Investigating Mother-Child Cell Sharing
J. Lee Nelson, Autoimmunity Researcher and Rheumatologist
It feels like a broken bone that never heals, a continuous ache. Pain relievers and powerful steroids may not make a dent in the excruciating pain. Nor do they relieve the swelling and stiffness for many rheumatoid arthritis sufferers. But nature sometimes offers relief: pregnancy. Like a fog lifting, most pregnant rheumatoid arthritis patients experience life without constant pain for the first time in years.
Such transformations made Lee Nelson yearn for an explanation. What could make an autoimmune disease like rheumatoid arthritis turn off? The answer may lie in the mother-child cell transfer that happens during pregnancy.
Using the placenta as a corridor, some cells travel between mom and baby, take up guest residence in their hosts, and stick around for decades. Nelson and her interdisciplinary team study this mixing of genetically distinct individuals, known as microchimerism, to identify the good and bad consequences of these foreign cells in autoimmune diseases, transplantation, cancer and pregnancy complications.
Nelson, considered one of the world's leading researchers in this investigative frontier, has been studying the role that microchimerism plays in the initiation and remission of autoimmune diseases since 1986, the year she began her research career at Fred Hutch.

**********

=== Instructions to follow ===
Type out the whole article on mother-child cell sharing word for word, from its title to its last line.

Saved entries:
**********

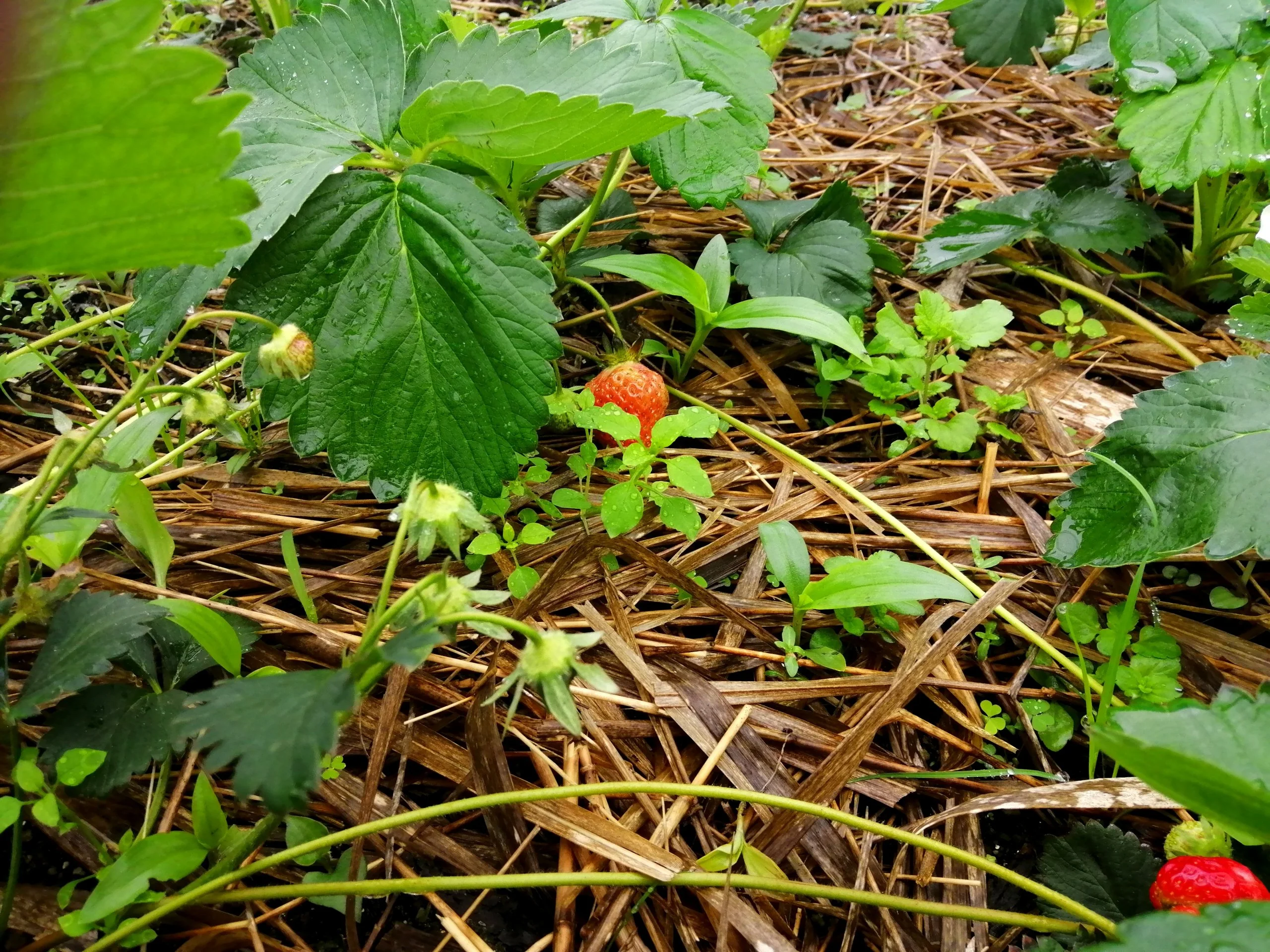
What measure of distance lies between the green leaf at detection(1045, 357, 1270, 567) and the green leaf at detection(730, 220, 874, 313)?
1.96 feet

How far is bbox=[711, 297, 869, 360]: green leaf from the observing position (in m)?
1.48

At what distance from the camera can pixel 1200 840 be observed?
3.05ft

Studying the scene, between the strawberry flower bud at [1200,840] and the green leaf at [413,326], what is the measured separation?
951mm

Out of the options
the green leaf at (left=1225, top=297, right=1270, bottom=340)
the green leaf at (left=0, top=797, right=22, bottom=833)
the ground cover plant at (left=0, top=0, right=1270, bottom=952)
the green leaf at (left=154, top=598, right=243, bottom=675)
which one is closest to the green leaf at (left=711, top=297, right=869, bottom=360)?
the ground cover plant at (left=0, top=0, right=1270, bottom=952)

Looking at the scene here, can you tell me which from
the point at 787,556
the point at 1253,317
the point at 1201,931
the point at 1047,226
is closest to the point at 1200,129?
the point at 1047,226

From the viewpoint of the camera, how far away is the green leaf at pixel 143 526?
1.12 meters

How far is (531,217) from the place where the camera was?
6.40 feet

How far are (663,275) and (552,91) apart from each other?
41 cm

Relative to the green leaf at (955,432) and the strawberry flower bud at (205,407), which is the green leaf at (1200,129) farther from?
the strawberry flower bud at (205,407)

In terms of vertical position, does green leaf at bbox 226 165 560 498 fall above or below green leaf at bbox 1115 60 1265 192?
above

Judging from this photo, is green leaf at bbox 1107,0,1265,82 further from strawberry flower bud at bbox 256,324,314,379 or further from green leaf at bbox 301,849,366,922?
green leaf at bbox 301,849,366,922

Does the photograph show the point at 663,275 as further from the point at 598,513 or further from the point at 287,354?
the point at 287,354

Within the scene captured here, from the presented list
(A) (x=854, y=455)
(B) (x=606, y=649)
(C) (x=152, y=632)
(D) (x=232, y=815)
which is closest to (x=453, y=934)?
(D) (x=232, y=815)

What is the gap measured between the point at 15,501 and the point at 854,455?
4.53 feet
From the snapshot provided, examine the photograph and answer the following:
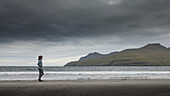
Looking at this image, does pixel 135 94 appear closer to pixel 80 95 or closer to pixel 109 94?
pixel 109 94

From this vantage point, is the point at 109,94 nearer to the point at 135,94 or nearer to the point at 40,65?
the point at 135,94

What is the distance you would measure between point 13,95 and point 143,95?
7.26 m

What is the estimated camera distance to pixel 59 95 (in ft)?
34.2

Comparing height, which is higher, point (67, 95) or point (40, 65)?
point (40, 65)

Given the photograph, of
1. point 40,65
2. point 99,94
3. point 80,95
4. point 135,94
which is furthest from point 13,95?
point 40,65

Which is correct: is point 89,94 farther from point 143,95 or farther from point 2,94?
point 2,94

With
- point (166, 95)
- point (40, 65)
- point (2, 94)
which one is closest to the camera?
point (166, 95)

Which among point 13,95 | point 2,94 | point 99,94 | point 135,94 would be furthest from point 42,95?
point 135,94

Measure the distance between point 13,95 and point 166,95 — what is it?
845 cm

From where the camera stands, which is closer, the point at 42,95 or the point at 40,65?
the point at 42,95

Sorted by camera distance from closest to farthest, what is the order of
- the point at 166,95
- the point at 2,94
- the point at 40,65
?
the point at 166,95 → the point at 2,94 → the point at 40,65

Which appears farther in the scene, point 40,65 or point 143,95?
point 40,65

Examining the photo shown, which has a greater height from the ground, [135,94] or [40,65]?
[40,65]

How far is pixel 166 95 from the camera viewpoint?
32.8ft
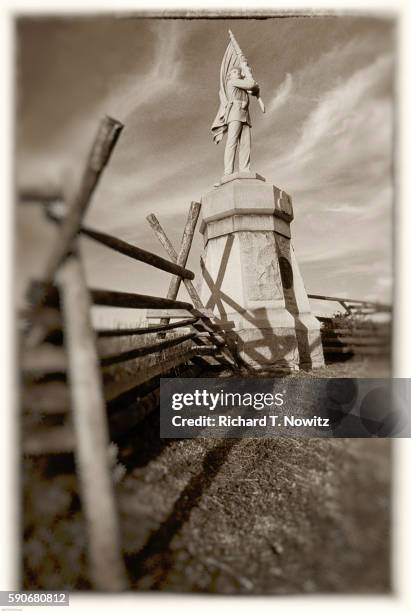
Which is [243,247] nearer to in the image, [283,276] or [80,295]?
[283,276]

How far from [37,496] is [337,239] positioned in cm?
283

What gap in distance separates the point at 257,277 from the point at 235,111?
5.71ft

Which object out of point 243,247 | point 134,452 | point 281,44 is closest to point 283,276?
point 243,247

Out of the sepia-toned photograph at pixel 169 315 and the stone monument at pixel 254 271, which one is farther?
the stone monument at pixel 254 271

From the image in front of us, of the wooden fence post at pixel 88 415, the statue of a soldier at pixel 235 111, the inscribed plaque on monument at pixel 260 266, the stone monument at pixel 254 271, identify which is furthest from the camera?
the inscribed plaque on monument at pixel 260 266

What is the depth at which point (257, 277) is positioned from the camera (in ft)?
12.6

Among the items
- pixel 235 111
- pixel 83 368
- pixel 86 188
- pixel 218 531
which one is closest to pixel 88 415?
pixel 83 368

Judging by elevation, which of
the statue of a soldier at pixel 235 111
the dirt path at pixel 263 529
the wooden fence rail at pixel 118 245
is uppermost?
the statue of a soldier at pixel 235 111

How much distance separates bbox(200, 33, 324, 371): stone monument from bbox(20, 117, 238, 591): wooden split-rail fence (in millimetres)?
1758

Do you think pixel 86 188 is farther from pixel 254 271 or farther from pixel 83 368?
pixel 254 271

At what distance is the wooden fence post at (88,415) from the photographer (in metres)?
1.31

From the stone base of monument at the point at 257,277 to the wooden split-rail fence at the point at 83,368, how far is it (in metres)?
1.76

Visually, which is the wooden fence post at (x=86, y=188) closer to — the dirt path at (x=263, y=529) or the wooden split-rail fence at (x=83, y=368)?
the wooden split-rail fence at (x=83, y=368)

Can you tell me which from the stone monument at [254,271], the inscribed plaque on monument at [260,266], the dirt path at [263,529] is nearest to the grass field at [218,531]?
the dirt path at [263,529]
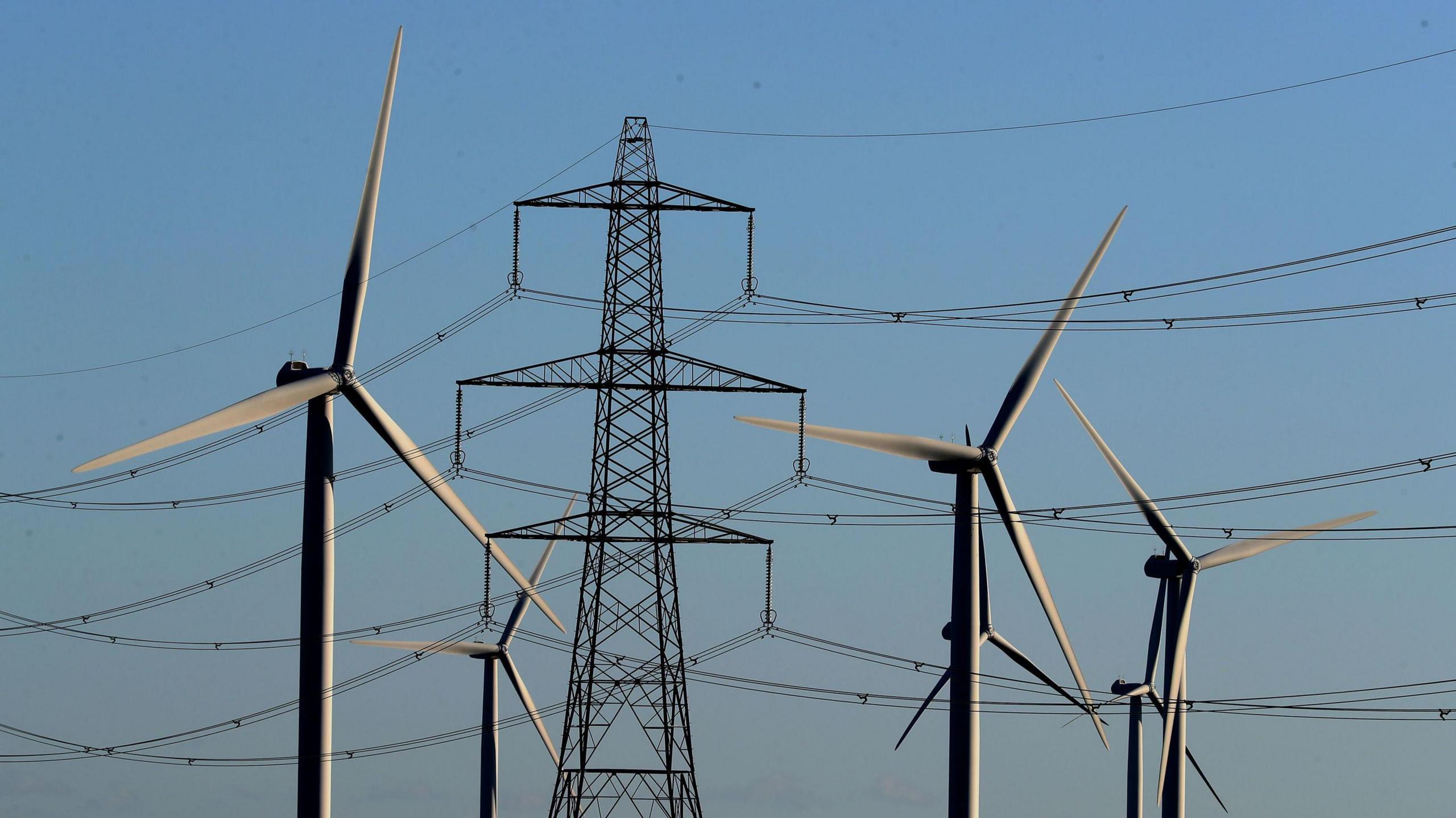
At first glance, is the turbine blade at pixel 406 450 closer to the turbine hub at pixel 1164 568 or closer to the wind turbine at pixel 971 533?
the wind turbine at pixel 971 533

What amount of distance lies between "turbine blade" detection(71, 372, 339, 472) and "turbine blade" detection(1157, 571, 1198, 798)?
36.3 meters

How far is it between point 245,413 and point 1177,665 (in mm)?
41938

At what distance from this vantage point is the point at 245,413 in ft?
241

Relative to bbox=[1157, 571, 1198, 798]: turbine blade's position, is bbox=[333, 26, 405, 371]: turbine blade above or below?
above

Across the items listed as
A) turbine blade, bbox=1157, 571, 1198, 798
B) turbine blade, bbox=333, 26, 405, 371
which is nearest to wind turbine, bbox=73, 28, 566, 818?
turbine blade, bbox=333, 26, 405, 371

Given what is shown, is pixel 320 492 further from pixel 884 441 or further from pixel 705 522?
pixel 884 441

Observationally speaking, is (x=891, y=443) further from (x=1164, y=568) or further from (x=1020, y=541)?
(x=1164, y=568)

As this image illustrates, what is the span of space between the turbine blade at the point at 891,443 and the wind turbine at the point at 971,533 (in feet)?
0.06

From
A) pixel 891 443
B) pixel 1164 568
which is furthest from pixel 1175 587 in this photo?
pixel 891 443

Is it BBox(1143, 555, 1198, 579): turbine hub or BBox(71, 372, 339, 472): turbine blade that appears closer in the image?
BBox(71, 372, 339, 472): turbine blade

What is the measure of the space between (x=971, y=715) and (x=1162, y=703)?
29502 millimetres

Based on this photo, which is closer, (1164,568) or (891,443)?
(891,443)

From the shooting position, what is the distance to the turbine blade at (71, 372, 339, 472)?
68.4 metres

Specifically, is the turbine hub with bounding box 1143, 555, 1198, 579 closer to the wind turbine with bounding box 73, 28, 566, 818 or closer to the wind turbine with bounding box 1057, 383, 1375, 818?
the wind turbine with bounding box 1057, 383, 1375, 818
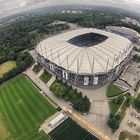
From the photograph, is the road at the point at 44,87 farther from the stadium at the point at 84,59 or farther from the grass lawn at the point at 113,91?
the grass lawn at the point at 113,91

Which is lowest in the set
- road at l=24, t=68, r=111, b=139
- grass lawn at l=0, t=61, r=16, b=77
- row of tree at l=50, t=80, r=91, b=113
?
road at l=24, t=68, r=111, b=139

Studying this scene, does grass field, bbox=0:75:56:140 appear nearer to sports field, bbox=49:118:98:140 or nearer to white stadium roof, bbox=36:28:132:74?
sports field, bbox=49:118:98:140

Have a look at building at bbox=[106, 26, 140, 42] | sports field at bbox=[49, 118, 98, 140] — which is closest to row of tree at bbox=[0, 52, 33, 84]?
sports field at bbox=[49, 118, 98, 140]

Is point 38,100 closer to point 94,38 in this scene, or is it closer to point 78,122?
point 78,122

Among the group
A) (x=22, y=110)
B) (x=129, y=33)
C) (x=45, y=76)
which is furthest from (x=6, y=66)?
(x=129, y=33)

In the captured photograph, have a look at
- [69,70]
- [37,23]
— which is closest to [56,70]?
[69,70]

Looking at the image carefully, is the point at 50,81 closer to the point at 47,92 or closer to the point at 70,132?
the point at 47,92
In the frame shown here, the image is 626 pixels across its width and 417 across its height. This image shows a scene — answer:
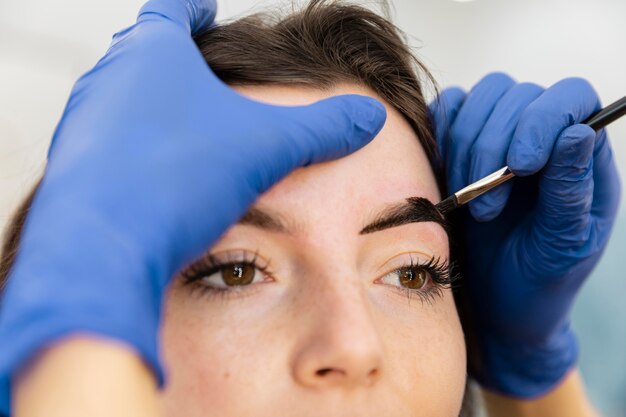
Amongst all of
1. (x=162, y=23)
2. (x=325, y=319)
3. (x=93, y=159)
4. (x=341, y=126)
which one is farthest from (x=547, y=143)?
(x=93, y=159)

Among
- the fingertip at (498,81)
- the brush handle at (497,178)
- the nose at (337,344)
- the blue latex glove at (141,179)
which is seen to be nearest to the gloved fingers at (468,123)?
the fingertip at (498,81)

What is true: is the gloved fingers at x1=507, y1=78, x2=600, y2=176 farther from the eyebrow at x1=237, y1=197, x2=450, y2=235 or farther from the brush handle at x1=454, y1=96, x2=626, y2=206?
the eyebrow at x1=237, y1=197, x2=450, y2=235

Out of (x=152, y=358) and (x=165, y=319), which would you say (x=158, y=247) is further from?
(x=165, y=319)

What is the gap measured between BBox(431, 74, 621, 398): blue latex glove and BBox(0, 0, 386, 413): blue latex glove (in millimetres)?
331

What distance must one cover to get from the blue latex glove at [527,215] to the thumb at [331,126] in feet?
0.95

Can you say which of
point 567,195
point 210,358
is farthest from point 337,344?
point 567,195

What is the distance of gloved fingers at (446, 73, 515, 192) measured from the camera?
1.25 m

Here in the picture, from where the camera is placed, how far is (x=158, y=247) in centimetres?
62

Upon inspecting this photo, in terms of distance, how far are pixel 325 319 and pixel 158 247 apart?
306mm

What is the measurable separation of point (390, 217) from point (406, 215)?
1.7 inches

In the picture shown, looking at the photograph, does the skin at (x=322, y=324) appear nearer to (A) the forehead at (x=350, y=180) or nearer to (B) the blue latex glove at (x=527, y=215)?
(A) the forehead at (x=350, y=180)

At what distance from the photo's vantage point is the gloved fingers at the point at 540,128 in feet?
3.55

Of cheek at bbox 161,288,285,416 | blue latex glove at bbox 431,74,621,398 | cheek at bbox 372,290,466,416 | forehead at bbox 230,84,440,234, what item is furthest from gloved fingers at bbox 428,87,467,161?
cheek at bbox 161,288,285,416

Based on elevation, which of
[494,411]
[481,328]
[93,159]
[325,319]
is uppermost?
[93,159]
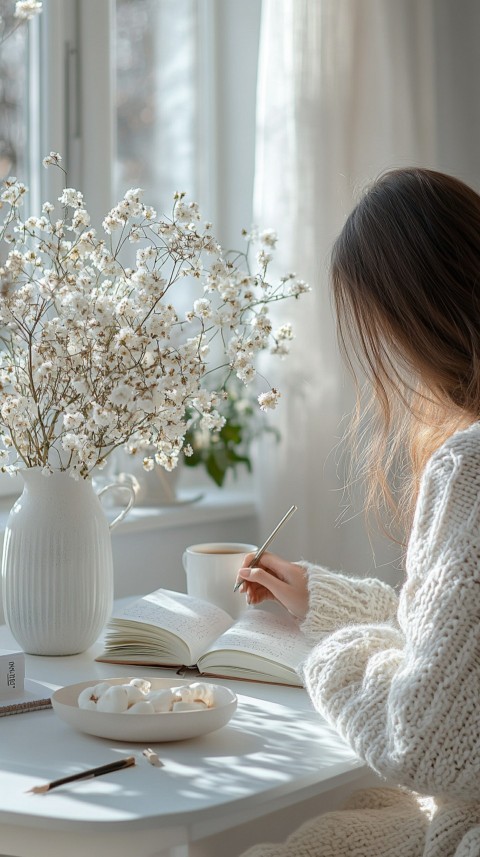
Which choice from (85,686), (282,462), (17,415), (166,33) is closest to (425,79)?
(166,33)

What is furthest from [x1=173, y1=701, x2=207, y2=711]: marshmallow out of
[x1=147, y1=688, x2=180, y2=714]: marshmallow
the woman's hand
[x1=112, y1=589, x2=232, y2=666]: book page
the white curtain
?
the white curtain

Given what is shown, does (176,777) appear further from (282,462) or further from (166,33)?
(166,33)

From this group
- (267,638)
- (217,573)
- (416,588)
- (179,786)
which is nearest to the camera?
(179,786)

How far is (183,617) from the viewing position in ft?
4.23

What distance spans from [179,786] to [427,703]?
220mm

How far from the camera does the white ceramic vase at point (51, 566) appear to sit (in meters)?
1.24

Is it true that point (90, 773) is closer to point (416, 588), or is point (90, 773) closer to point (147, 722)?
point (147, 722)

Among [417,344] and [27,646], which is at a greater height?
[417,344]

**********

=== Solution for this problem ===
Investigating Mother-Child Cell Sharing
J. Lee Nelson, Autoimmunity Researcher and Rheumatologist
It feels like a broken bone that never heals, a continuous ache. Pain relievers and powerful steroids may not make a dent in the excruciating pain. Nor do they relieve the swelling and stiffness for many rheumatoid arthritis sufferers. But nature sometimes offers relief: pregnancy. Like a fog lifting, most pregnant rheumatoid arthritis patients experience life without constant pain for the first time in years.
Such transformations made Lee Nelson yearn for an explanation. What could make an autoimmune disease like rheumatoid arthritis turn off? The answer may lie in the mother-child cell transfer that happens during pregnancy.
Using the placenta as a corridor, some cells travel between mom and baby, take up guest residence in their hosts, and stick around for decades. Nelson and her interdisciplinary team study this mixing of genetically distinct individuals, known as microchimerism, to identify the good and bad consequences of these foreign cells in autoimmune diseases, transplantation, cancer and pregnancy complications.
Nelson, considered one of the world's leading researchers in this investigative frontier, has been studying the role that microchimerism plays in the initiation and remission of autoimmune diseases since 1986, the year she began her research career at Fred Hutch.